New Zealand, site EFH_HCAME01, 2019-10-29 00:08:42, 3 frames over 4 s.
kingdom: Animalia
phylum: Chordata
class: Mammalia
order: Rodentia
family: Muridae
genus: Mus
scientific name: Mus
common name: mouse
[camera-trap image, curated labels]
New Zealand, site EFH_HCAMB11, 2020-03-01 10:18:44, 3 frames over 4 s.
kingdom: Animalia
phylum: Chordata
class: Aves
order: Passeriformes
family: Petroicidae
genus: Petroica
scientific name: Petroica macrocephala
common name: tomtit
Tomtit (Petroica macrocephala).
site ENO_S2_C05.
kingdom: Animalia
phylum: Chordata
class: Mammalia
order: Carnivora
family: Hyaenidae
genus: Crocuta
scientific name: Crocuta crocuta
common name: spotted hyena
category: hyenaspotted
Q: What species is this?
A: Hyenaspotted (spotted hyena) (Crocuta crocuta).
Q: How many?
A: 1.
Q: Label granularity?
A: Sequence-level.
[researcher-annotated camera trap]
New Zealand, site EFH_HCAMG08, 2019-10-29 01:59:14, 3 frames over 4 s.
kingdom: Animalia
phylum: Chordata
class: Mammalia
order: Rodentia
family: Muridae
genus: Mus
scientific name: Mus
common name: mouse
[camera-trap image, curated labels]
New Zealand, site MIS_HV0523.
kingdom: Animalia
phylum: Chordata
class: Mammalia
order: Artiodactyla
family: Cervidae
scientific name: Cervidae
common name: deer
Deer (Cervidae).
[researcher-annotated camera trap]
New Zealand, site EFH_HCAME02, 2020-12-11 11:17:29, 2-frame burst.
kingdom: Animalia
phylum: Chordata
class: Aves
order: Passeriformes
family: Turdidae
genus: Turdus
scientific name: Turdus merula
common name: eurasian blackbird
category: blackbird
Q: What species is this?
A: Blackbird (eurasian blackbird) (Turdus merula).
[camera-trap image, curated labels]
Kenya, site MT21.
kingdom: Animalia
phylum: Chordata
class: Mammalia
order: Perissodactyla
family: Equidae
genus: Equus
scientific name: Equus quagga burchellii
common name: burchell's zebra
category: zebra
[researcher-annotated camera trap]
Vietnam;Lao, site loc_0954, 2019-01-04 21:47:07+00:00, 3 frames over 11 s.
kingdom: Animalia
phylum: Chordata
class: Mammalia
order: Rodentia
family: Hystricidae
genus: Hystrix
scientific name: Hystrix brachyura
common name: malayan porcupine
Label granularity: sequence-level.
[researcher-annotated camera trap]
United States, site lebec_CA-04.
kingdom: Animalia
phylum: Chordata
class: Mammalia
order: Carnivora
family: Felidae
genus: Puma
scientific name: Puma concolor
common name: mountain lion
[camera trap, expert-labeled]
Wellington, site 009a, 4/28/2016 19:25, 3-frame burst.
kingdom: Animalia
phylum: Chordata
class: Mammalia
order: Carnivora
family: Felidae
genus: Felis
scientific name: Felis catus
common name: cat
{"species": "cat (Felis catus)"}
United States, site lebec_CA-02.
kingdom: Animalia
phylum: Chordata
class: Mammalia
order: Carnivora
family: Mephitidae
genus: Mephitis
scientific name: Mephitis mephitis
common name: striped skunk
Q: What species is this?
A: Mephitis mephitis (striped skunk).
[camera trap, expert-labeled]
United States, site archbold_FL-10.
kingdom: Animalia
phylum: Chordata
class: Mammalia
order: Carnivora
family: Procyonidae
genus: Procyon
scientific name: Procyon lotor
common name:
::::::::
### DIRECTIONS:
The required output is each line from the one with "A: Mephitis mephitis (striped skunk)." through the end of the material above, repeated exactly with both ends included.

### RESPONSE TO THE TASK:
A: Mephitis mephitis (striped skunk).
[camera trap, expert-labeled]
United States, site archbold_FL-10.
kingdom: Animalia
phylum: Chordata
class: Mammalia
order: Carnivora
family: Procyonidae
genus: Procyon
scientific name: Procyon lotor
common name:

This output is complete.